------ SOURCE DOCUMENT

New Device for Saliva-Based Health Monitoring at Home

Many people do not like having blood drawn, but this method still remains the gold standard for many diagnostic tests. According to the CDC, around 14 billion laboratory tests are performed annually in the United States alone,¹ with complete blood count being the most common type of test.²

Yet biomarkers are present in other bodily fluids, if we can measure them correctly. Saliva is a non-invasive option, but current analysis techniques are limited by the reliance on chromatography or lateral flow assays, which require expensive lab-based instruments operated by trained personnel and may offer only semiquantitative results.

------------
------ EXCERPTED RECORDS

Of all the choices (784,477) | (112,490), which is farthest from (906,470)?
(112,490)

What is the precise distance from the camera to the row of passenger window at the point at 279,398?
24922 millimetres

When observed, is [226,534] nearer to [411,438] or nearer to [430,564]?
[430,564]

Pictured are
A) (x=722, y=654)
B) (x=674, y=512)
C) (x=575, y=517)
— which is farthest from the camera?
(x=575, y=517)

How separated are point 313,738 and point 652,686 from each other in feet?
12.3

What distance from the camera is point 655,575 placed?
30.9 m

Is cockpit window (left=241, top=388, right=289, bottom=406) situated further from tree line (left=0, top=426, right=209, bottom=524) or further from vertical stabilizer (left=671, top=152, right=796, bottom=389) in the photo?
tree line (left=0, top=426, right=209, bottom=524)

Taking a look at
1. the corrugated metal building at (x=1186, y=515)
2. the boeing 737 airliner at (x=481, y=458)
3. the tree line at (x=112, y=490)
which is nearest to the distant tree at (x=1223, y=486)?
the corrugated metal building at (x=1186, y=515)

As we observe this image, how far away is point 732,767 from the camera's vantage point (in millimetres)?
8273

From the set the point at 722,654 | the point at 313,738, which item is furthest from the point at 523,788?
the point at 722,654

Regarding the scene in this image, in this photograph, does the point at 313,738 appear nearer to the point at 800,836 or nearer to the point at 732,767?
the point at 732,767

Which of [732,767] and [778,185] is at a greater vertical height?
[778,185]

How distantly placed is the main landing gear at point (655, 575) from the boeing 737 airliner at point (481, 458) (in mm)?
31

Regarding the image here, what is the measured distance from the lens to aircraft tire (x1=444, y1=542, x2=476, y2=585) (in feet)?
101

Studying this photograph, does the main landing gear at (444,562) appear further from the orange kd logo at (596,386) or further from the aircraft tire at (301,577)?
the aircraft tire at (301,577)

------------
------ EXCERPTED RECORDS

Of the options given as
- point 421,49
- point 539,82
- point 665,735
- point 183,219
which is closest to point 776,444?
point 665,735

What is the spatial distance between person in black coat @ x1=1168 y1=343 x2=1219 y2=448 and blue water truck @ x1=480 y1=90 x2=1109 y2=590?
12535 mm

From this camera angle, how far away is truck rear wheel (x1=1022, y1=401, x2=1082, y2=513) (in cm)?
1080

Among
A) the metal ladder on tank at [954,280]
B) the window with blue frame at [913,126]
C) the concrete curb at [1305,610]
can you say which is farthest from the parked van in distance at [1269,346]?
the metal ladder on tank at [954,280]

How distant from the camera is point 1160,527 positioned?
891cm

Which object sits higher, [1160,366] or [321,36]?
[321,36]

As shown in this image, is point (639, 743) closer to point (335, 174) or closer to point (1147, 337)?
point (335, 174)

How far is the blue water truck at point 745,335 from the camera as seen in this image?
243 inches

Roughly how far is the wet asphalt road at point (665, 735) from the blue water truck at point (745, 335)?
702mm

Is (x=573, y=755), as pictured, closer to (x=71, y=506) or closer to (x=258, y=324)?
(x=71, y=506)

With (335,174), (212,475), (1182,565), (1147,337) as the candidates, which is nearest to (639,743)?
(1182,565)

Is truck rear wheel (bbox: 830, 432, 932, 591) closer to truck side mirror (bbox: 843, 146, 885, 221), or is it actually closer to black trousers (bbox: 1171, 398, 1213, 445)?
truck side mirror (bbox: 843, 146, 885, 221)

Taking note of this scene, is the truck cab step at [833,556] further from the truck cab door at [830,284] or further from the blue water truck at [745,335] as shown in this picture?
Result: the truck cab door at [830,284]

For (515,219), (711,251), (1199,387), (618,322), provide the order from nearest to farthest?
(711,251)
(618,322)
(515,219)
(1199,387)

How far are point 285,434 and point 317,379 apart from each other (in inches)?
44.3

------------
------ EXCERPTED RECORDS

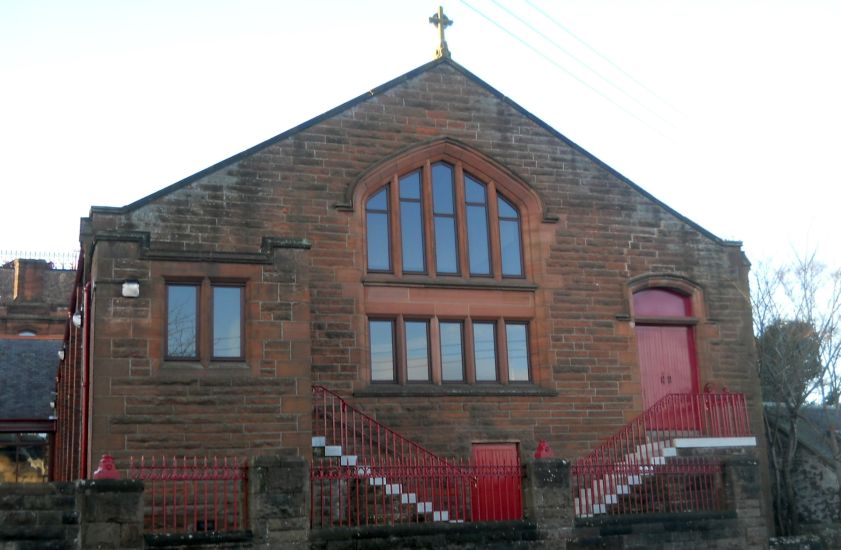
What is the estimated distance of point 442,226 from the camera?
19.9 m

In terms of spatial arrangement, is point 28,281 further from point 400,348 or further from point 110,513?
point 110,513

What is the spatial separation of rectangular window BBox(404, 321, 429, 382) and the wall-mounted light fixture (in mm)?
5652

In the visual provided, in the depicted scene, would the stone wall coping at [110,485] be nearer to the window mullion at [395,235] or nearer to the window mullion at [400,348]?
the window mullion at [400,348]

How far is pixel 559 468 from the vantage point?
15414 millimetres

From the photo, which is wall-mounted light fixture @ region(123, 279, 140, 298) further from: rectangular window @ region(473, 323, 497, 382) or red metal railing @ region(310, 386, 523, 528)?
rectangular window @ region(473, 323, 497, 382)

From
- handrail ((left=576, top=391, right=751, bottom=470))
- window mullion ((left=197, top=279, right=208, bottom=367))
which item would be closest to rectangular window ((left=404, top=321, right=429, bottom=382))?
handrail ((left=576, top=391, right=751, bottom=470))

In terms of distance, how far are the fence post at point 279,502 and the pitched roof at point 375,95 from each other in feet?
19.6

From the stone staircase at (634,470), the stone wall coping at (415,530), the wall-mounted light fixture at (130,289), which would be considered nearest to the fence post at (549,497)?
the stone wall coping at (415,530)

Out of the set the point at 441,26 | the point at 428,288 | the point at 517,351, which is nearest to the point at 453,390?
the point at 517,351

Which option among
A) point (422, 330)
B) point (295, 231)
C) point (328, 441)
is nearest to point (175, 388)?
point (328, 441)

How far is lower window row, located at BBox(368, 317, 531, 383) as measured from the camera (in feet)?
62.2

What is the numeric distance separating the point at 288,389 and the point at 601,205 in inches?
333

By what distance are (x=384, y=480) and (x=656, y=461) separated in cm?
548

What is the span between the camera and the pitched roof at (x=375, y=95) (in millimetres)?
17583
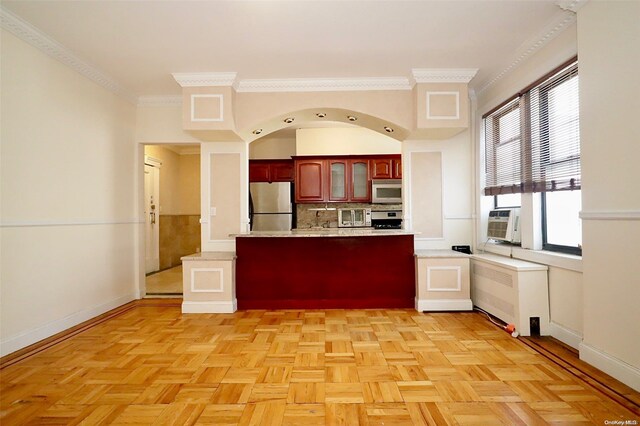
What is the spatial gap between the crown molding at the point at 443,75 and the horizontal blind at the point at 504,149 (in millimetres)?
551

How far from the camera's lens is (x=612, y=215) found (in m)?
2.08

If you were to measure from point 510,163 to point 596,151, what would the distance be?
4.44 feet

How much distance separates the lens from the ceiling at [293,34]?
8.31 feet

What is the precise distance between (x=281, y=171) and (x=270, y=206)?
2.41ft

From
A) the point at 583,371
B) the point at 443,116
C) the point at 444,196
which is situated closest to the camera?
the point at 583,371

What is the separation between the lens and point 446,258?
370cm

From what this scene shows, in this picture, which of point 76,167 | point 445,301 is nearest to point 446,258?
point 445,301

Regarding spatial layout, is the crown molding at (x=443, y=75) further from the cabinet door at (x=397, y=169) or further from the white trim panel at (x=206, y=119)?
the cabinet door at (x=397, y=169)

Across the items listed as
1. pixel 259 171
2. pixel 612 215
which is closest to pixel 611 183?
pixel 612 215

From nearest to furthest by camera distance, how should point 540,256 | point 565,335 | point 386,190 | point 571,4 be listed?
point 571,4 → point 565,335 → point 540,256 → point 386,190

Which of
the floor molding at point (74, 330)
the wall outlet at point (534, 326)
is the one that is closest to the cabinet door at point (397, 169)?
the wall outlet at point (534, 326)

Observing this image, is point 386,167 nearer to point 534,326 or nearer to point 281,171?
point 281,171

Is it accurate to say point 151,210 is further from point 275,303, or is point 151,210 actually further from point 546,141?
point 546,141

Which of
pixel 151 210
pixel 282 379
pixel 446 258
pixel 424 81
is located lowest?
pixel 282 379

------------

ACTIVITY A — Rewrite the saliva-monitoring article from "Yet biomarkers are" up to and including "only semiquantitative results.", changing "chromatography" to "mass spectrometry".
ACTIVITY B — According to the saliva-monitoring article, are these statements true? (i) The CDC figure of about 14 billion laboratory tests a year refers to the United States alone. (ii) Complete blood count is the most common type of test. (iii) Current saliva analysis techniques always give fully quantitative results.

TASK SOLUTION A —
Yet biomarkers are present in other bodily fluids, if we can measure them correctly. Saliva is a non-invasive option, but current analysis techniques are limited by the reliance on mass spectrometry or lateral flow assays, which require expensive lab-based instruments operated by trained personnel and may offer only semiquantitative results.

TASK SOLUTION B —
(i) Yes: "around 14 billion laboratory tests are performed annually in the United States alone"
(ii) Yes: "with complete blood count being the most common type of test"
(iii) No: "may offer only semiquantitative results"